Please recast the data from its start through the line holding "0.36 metres", inclusive, as a two-column CSV headed input and output. Each row should hold one piece of text in input and the answer that follows it in output, each in a single quoted field with any line breaks turned into spaces.
—————
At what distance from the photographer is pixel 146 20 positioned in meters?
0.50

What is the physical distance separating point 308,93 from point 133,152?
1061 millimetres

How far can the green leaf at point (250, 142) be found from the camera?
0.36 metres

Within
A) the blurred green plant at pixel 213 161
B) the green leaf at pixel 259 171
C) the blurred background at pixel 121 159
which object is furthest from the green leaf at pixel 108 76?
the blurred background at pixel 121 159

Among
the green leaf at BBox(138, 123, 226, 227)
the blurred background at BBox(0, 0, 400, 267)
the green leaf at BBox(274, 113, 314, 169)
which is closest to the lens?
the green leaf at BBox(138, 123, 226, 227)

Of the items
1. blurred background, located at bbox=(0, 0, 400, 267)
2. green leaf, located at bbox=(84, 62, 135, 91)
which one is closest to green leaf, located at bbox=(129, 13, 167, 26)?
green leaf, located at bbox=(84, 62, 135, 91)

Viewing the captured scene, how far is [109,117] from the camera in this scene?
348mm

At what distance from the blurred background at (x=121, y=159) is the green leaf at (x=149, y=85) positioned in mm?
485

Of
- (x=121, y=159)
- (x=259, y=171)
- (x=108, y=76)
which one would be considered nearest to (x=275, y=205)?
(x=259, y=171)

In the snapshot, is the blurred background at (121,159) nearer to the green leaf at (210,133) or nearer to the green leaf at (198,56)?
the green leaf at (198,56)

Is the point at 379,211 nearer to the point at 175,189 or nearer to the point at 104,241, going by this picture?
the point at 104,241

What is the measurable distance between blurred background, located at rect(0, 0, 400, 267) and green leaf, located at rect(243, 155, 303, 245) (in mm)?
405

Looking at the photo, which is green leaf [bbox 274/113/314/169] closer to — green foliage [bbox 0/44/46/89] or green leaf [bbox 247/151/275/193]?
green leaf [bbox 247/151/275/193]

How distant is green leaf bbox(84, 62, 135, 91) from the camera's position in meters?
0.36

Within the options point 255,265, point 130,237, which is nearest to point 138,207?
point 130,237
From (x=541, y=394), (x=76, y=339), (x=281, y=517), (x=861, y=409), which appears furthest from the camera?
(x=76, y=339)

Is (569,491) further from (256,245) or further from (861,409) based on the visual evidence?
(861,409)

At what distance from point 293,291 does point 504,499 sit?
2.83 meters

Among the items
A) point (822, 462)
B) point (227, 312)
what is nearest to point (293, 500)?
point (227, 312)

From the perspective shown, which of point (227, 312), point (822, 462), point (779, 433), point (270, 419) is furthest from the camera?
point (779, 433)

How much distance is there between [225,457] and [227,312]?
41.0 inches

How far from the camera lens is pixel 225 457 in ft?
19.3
—————
> _CORRECT OUTPUT_
input,output
"At what distance from the photographer is pixel 146 20 positioned in meters?","0.50"
"What is the physical distance separating point 308,93 from point 133,152?","1061 millimetres"
"How far can the green leaf at point (250, 142) be found from the camera?","0.36 metres"